Should Mentally Ill Patients Be Allowed to Smoke?

Should Mentally Ill Patients Be Allowed to Smoke?


By Maia Szalavitz

Quitting smoking is hard enough on its own, but studies show the challenge is even greater if you suffer from a mental illness — which is why many treatment facilities still allow patients to smoke, even encouraging the habit by using cigarettes as a reward for complying with tests or therapies.

According to the Centers for Disease Control and Prevention (CDC), around 31% of cigarettes in the U.S. are smoked by people with mental illness. And the New York Times details the long-standing tradition of smoking in mental health facilities, along with the growing controversy triggered by administrators’ attempts to now change course and ban cigarettes.

People with mental illness are 70% more likely to smoke than those who are not mentally ill— and at least 50% less likely to quit successfully. This includes people with depression and anxiety disorders as well as those with schizophrenia and bipolar disorder. The more disabling the mental illness is, the higher the smoking rates are, with about 88% of people with schizophrenia being regular smokers.

Those who run psychiatric hospitals and other facilities for the mentally ill are familiar with the high rate of lighting up among their patients, and there is even evidence explaining why smoking is so appealing to those with mental illness. Research shows that nicotine can have antidepressant and antipsychotic effects— and advocates for the mentally ill also maintained that it would be cruel to deprive patients of one of the few pleasures they enjoyed while hospitalized.

So despite the known health hazards of smoking, including the risk of heart disease, stroke and lung cancer, administrators accepted the habit as a necessary evil, often turning a blind eye to health risks in favor of the more immediate benefit of having patients comply with treatments.

The lenient smoking policies are taking a toll, however, and the article notes that a recent report from the National Association of State Mental Health Program Directors showed patients in these facilities are dying on average 25 years sooner than the general population, many from smoking-related diseases. That trend is prompting administrators to re-evaluate their smoking policies, with many hospitals trying to ban or at least rein in smoking.

But the bans may be only marginally effective in protecting patients from tobacco-related health problems; the trend toward shorter stays in mental health facilities means patients stop only temporarily, and start lighting up again once they leave.

Supporting patients with smoking-cessation therapies, however, has had mixed results. Patches and gum can help in some cases by providing the therapeutic benefit of nicotine with far less risk. And a small preliminary study in Italy suggests that e-cigarettes, which deliver nicotine without the accompanying tar and smoke of tobacco, can cut cigarette consumption by 50% in about half of people with schizophrenia, even if they weren’t trying to quit.

Chantix (varenicline) and Xyban (bupropion) can be used for most patients, but these medications present additional problems for the mentally ill.
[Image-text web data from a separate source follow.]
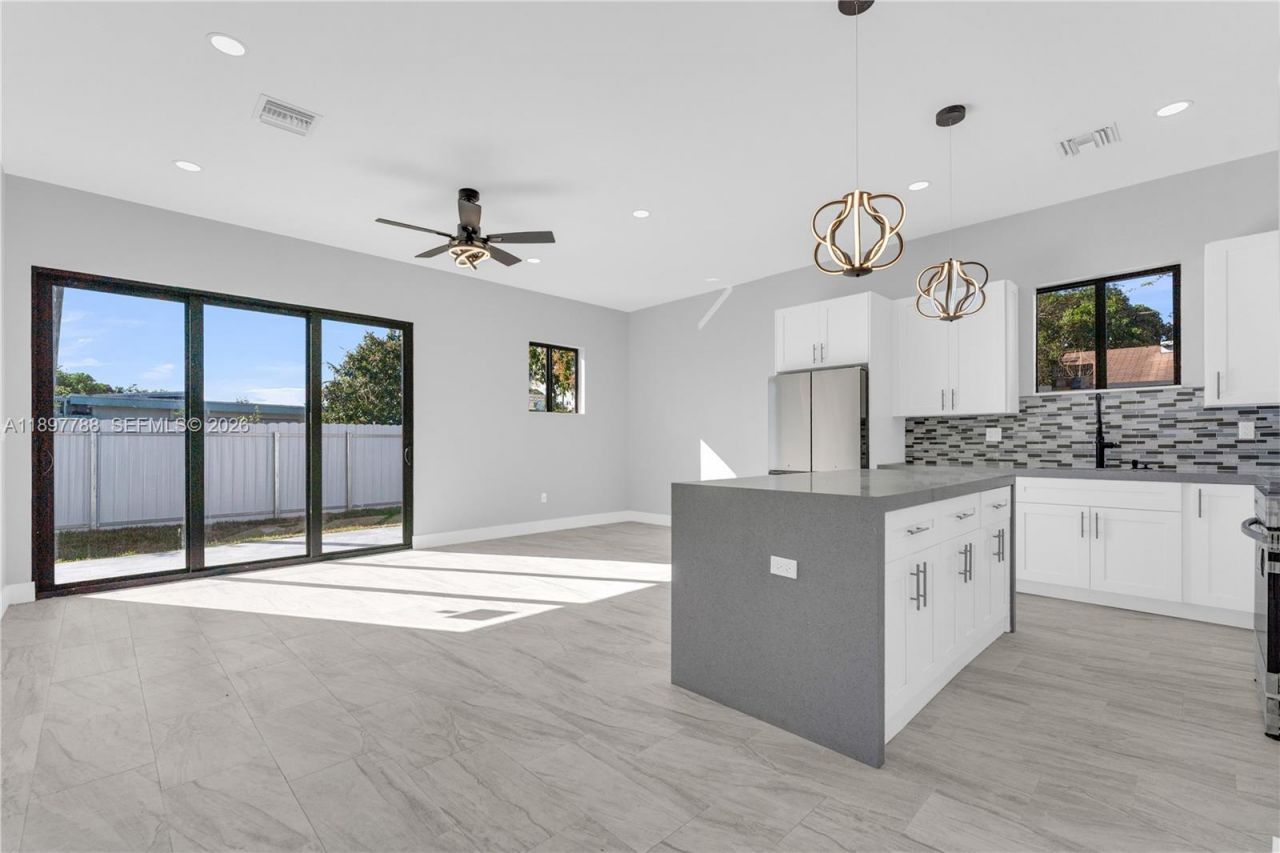 5270 Plunkett St, Hollywood, FL 33021 Photo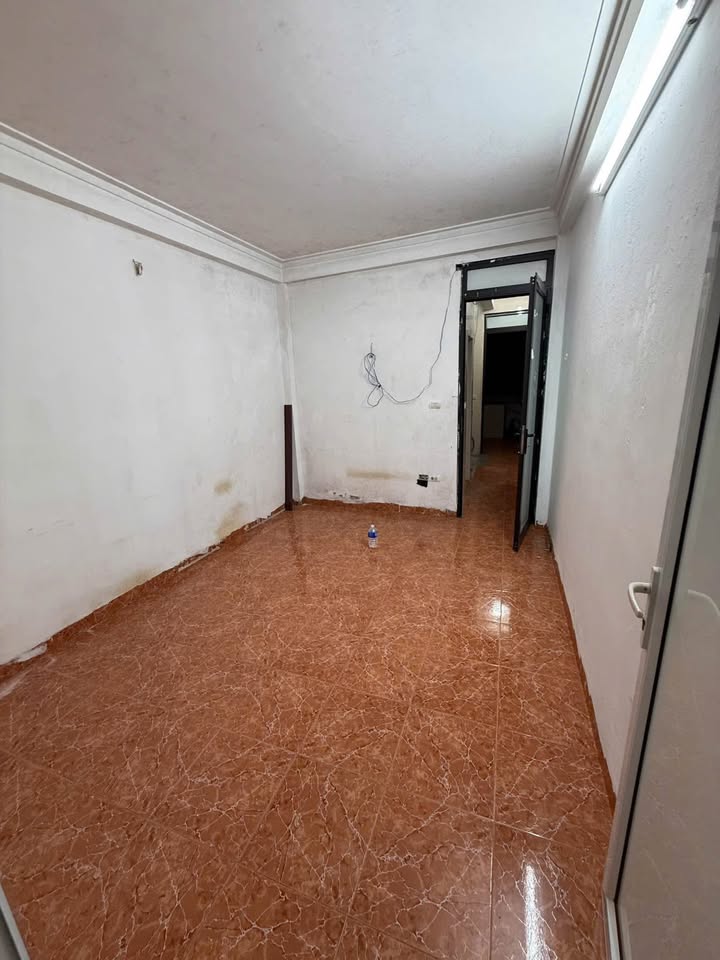 Nhà 5 tầng 38m² Ngõ 144 Quan Nhân giá 9 tỷ - Đầu tư sinh lời cao!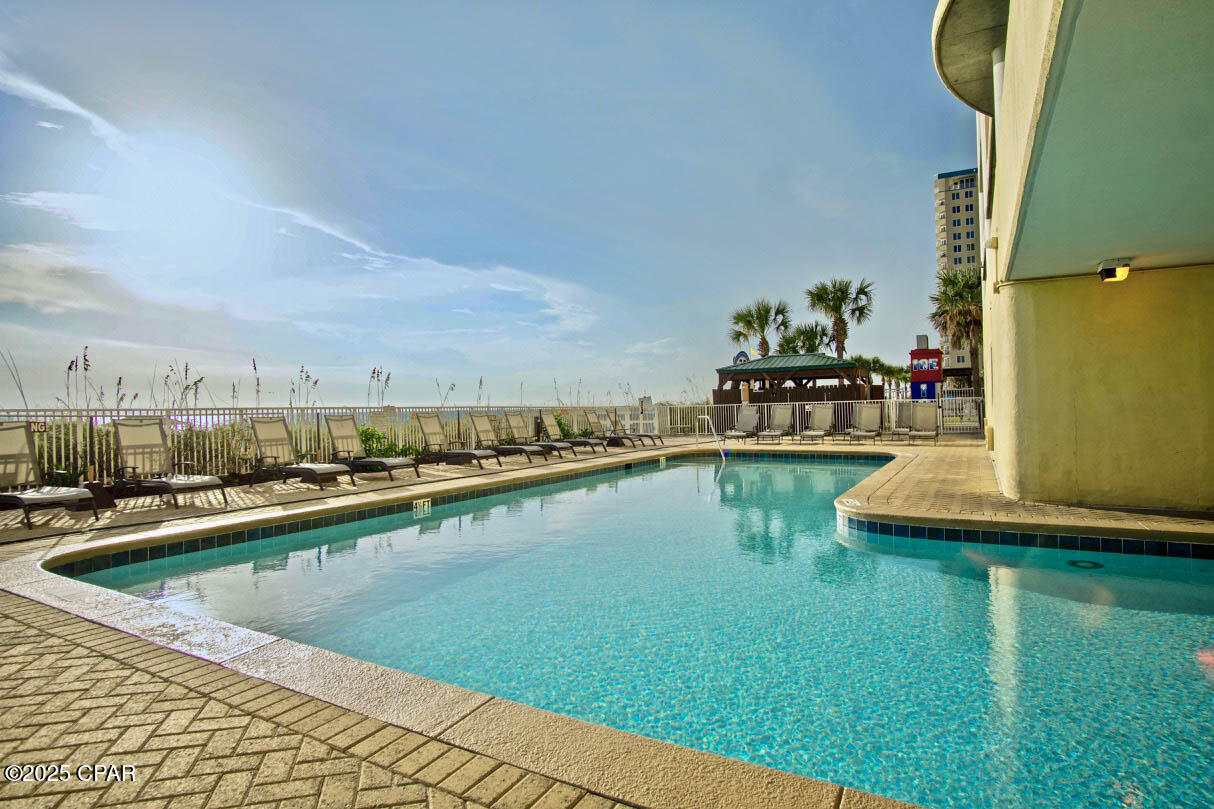 Ocean Ritz - Residential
Xyban, for example, can’t be mixed with certain antidepressants and Chantix, which is roughly twice as effective as other methods, carries the risk of intensifying or even causing psychiatric symptoms.

So facilities are left with few good options. “I am ambivalent about this,” says Harold Pollack, professor of social service administration at the University of Chicago and an expert on substance use disorders. “I am a strong proponent of aggressive tobacco control policies,” noting that both of his in-laws died early and suffered from lung cancer and that cigarettes take a disproportionate toll on the mentally ill. “Given this reality, I certainly would oppose all-too-common behavioral control strategies that use cigarettes as incentives or rewards within psychiatric settings. Yet there is another side. I am uncomfortable with the level of coercive paternalism exemplified by that policy. People have a legal and moral right to smoke, even though this is often a foolish and self-destructive choice. To completely ban smoking strikes me, on balance, as an unduly severe infringement of patient autonomy. We wouldn’t physically prevent heart failure patients from smoking. We shouldn’t do this to mentally ill patients, either.”

Dr. Mark Willenbring, former director of the treatment and recovery division of the National Institute on Alcoholism and Alcohol Abuse and current head of Alltyr, a treatment program in Minnesota, agrees that the question is complex and that we don’t have good research about how to help the mentally ill quit. Because nicotine can affect the way some antipsychotic medications are metabolized, even suppressing their effectiveness, he says there’s a good argument that it should permitted during short stays among those who plan to continue smoking, to ensure that doctors reach the accurate dose of the drugs that their patients need.

However, he says, “On balance, I favor anything that discourages smoking since it is the single most destructive thing you can do to your body. So I would tend to say no, residential facilities should not allow smoking. At the same time, there needs to be a lot more research on how to help people with severe mental illness stop smoking and remain abstinent.” As some mental health hospitals start to implement no smoking policies, some of that research may just be getting started.